Velindre Cancer Centre plagued by legacy IT problems
Patients at Cardiff’s Velindre Cancer Centre saw critical chemo and radiotherapy appointments cancelled after the organisation was plagued by eleven major IT incidents.
Since April, the NHS Wales-run health body has experienced a string of detrimental IT failures due to a 20-year reliance on legacy Microsoft applications that the firm stopped supporting four years ago.
This striking revelation comes as the NHS is celebrating its 70th anniversary and as organisations continue to waste billions on legacy IT systems right across the world.
On July 2nd, politicians discussed the Velindre IT shortfall at a meeting of the Welsh Assembly’s Public Accounts Committee.
It is believed that Velindre Trust has categorised the flaw as a red risk, which means its systems are open to cyber attacks.
Not only have patients been unable to attend scheduled appointments, but clinicians have struggled to access patient information and consultants have been preparing patient notes at home.
Lee Walters, assembly member for Llanelli, was in attendance at the committee meeting. Writing on Twitter, he said the outage could tarnish the organisation’s reputation.
“The failure led to cancelled chemo & radiotherapy appointments, distress to patients and staff, as well as reputational risk to @VelindreCC – it will take two years to get a new system in place: assuming NWIS can deliver on time (which they haven’t in last 2/3 of projects),” he indicated.
Questioning the potential causes of the IT issues, Lee blamed the “historical underfunding of IT” and the “failure of NWIS (NHS Wales Informatics Service) to manage competing demands”.
People have crowded to social media platforms such as Twitter to voice their concerns about the news. One person said: “Under investment in ICT is simply a time bomb waiting to go off.”
Steve Ham, chief executive of Velindre NHS Trust, admits that his team grew concerned when patient and internal services were disrupted by IT outages.
“We had concerns over service outages which were disruptive to patients and staff. We are prepared for such eventualities and the procedures that we have in place ensured that despite the disruption to patients, a safe service was maintained,” he said in a statement.
“The performance and security of our IT systems is actively monitored and we would like to reassure our patients that at no time has their information been compromised.”

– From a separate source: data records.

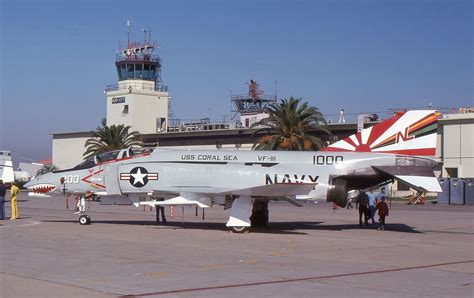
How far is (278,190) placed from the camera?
20250 millimetres

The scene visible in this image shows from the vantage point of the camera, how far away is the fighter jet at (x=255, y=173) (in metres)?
20.8

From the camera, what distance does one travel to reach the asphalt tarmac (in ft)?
34.2

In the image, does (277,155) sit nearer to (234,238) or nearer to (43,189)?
(234,238)

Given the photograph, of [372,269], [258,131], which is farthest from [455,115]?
[372,269]

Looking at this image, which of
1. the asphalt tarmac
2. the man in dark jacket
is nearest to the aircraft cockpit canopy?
the asphalt tarmac

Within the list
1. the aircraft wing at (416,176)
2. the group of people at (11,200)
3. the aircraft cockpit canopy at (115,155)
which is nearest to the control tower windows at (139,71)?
the group of people at (11,200)

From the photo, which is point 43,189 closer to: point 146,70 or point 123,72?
point 146,70

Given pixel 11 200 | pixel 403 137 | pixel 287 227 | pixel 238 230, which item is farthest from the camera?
pixel 11 200

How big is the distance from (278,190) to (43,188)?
8.32 metres

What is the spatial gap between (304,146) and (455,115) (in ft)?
40.7

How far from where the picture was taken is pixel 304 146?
2072 inches

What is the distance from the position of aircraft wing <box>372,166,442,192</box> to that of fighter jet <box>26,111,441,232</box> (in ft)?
0.10

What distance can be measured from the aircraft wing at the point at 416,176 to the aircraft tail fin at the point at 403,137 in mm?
772

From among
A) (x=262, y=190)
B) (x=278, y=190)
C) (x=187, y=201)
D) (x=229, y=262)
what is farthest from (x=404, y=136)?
(x=229, y=262)
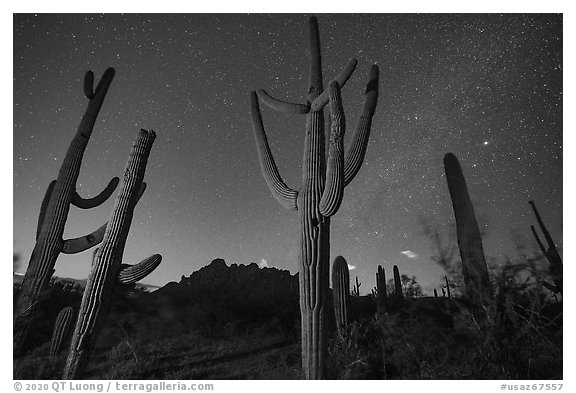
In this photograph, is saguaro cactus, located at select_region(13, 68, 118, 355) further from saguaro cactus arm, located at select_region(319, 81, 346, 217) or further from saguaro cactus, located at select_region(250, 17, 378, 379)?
saguaro cactus arm, located at select_region(319, 81, 346, 217)

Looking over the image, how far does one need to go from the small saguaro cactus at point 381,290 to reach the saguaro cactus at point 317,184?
272cm

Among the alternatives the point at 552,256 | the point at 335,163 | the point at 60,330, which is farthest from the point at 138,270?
the point at 552,256

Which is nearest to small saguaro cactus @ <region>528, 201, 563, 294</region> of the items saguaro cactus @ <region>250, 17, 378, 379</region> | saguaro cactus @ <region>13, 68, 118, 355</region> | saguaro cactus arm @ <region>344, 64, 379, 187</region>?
saguaro cactus arm @ <region>344, 64, 379, 187</region>

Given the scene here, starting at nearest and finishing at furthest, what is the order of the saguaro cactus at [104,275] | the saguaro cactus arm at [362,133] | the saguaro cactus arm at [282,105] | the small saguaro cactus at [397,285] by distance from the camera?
1. the saguaro cactus at [104,275]
2. the saguaro cactus arm at [362,133]
3. the saguaro cactus arm at [282,105]
4. the small saguaro cactus at [397,285]

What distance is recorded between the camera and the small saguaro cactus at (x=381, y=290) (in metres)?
5.98

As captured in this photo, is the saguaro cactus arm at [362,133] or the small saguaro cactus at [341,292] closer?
the saguaro cactus arm at [362,133]

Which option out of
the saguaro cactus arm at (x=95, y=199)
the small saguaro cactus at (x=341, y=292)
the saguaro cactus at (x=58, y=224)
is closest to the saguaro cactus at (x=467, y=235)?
the small saguaro cactus at (x=341, y=292)

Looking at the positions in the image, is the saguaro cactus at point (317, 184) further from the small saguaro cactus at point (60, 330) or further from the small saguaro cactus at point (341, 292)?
the small saguaro cactus at point (60, 330)

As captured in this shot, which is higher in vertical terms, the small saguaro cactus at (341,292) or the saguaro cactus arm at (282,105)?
the saguaro cactus arm at (282,105)

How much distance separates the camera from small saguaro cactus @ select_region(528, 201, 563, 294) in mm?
3951

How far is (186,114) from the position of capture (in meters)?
5.21

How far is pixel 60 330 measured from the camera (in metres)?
3.26
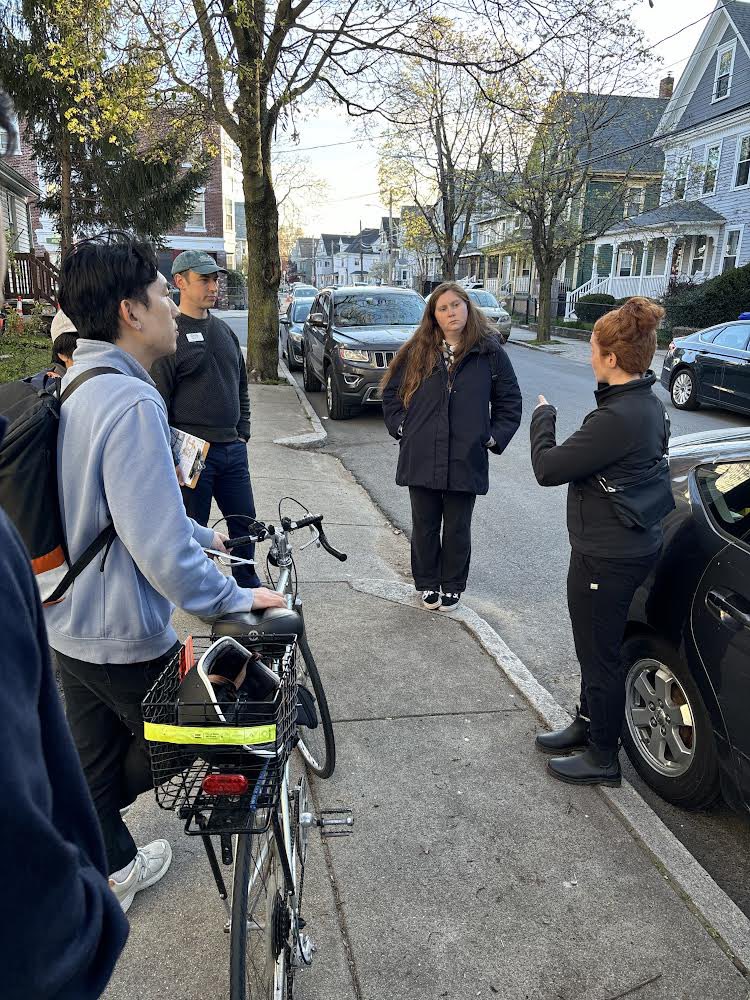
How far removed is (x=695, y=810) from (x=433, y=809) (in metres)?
1.11

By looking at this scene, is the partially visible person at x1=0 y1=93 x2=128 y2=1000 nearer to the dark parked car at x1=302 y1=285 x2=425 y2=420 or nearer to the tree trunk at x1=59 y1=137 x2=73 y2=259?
the dark parked car at x1=302 y1=285 x2=425 y2=420

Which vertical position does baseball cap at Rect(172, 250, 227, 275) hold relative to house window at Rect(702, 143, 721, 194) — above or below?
below

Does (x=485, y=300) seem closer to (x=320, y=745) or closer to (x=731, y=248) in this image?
(x=731, y=248)

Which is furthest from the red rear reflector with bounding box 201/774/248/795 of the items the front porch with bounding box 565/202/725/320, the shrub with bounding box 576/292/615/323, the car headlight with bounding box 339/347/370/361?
the shrub with bounding box 576/292/615/323

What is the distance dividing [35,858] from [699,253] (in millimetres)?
32558

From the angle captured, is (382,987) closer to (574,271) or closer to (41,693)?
(41,693)

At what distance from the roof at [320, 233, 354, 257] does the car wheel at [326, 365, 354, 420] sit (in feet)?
383

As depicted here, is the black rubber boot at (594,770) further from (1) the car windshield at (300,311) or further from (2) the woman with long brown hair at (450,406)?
(1) the car windshield at (300,311)

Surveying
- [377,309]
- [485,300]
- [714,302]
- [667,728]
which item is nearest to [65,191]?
[377,309]

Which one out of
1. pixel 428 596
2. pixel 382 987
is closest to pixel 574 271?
pixel 428 596

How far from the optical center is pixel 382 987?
2174mm

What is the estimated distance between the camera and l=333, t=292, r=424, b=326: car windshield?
1182 cm

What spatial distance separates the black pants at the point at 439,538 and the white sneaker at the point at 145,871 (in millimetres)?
2531

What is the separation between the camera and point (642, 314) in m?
2.80
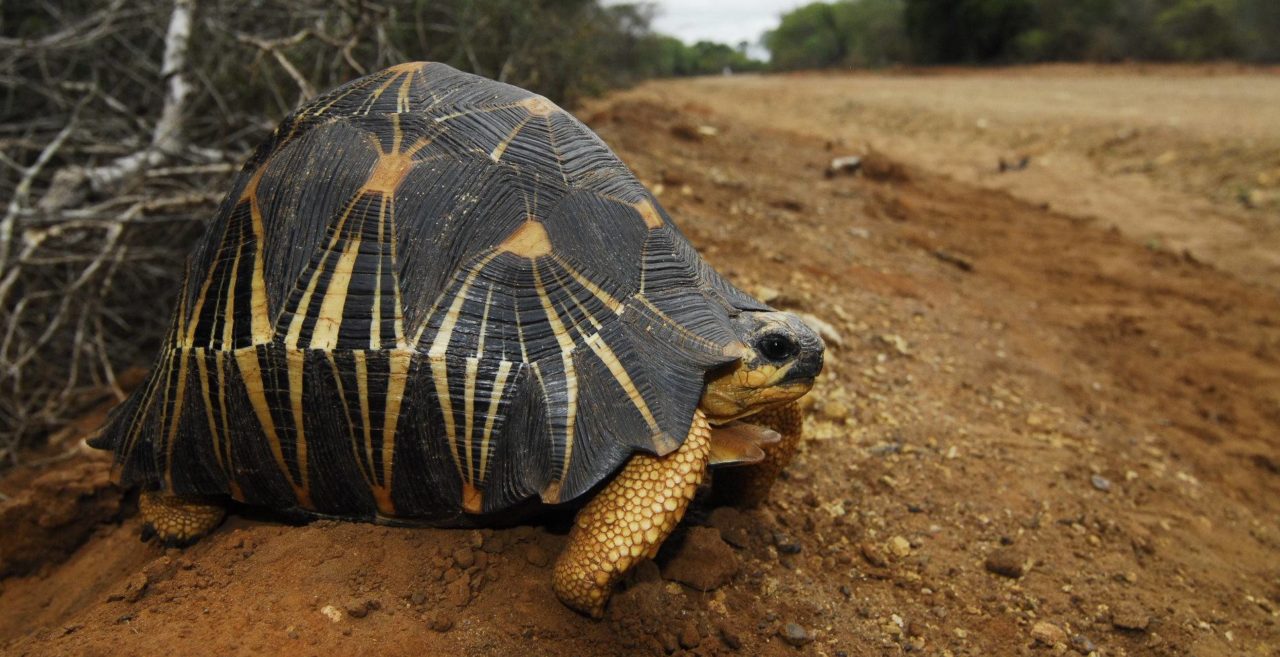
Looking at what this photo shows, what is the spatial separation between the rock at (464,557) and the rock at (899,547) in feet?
4.81

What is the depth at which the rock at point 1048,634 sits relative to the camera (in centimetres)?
246

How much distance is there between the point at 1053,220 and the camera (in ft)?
26.2

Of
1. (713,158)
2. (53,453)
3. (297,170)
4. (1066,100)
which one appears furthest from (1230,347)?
(1066,100)

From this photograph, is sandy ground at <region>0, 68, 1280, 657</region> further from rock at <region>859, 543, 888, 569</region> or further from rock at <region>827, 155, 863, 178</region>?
rock at <region>827, 155, 863, 178</region>

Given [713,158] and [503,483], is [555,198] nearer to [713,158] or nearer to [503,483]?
[503,483]

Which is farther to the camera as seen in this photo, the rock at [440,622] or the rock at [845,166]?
the rock at [845,166]

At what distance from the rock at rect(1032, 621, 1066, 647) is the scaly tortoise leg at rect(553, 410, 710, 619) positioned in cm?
130

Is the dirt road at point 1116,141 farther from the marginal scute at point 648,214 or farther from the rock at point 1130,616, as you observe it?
the marginal scute at point 648,214

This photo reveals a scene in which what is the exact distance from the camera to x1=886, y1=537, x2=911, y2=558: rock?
2.77 m

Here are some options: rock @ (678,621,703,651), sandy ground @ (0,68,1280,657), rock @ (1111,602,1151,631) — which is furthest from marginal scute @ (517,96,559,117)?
rock @ (1111,602,1151,631)

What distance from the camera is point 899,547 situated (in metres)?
2.79

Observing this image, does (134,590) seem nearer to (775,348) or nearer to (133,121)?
(775,348)

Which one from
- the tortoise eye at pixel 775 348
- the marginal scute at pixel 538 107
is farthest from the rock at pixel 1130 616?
the marginal scute at pixel 538 107

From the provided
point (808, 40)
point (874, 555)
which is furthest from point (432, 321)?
point (808, 40)
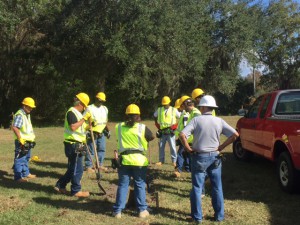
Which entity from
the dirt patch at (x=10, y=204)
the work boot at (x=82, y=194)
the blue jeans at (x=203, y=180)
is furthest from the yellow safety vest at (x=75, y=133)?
the blue jeans at (x=203, y=180)

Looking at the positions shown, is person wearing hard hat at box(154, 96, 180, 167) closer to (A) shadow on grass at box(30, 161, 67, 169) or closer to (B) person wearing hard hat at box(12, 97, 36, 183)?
(A) shadow on grass at box(30, 161, 67, 169)

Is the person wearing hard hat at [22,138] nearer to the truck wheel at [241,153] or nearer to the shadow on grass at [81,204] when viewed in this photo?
the shadow on grass at [81,204]

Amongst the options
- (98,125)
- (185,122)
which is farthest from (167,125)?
(98,125)

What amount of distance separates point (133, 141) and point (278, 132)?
2967 millimetres

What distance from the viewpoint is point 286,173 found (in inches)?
278

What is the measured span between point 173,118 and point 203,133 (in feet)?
13.5

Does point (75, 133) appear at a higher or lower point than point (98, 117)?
lower

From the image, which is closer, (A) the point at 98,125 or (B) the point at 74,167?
(B) the point at 74,167

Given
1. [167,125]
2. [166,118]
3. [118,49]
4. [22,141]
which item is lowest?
[22,141]

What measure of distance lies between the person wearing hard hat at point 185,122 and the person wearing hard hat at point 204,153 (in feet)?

Velindre is currently working with the NHS Wales Informatics Service to replace its existing patient management system, but this could take up to two years to be completed.
He added: “NHS Wales Informatics Service were able to identify the cause of the problem and it has been resolved. In addition, Velindre NHS Trust has taken further action to strengthen our response should we experience further problems in the future.”
According to a report from the Auditor General for Wales, just 10 per cent of NWIS resources go towards new projects – while the rest is used for maintaining existing systems.
But although it’s working on 30 projects internally, only seven are on target to reach deadlines. Steve Thair, co-founder and chief product officer of DevOpsGroup, describes this as a prominent example of technical debt.
“Technical debt is why you end up with organisations having little time for innovation. It looks like they have a massive work in progress (WIP) problem,” he said.
“Ultimately, I’d say that the organisation has been relying on legacy IT infrastructure because it’s stuck in a project model of delivery that gets to initial deployment, declares success and moves on.
“On the other hand, there’s clearly a lack of financial resources to keep modernising and a lack of people to mitigate risks. You end up in a scenario where the systems get left to age, before eventually becoming unsupported and unsupportable”
To avoid these problems, Steve believes that organisations need to develop more streamlined and focused IT project strategies.
“Get teams to own and manage a product for the long-term, and stop juggling too many things at once. Do one thing, and get it done,” he advised.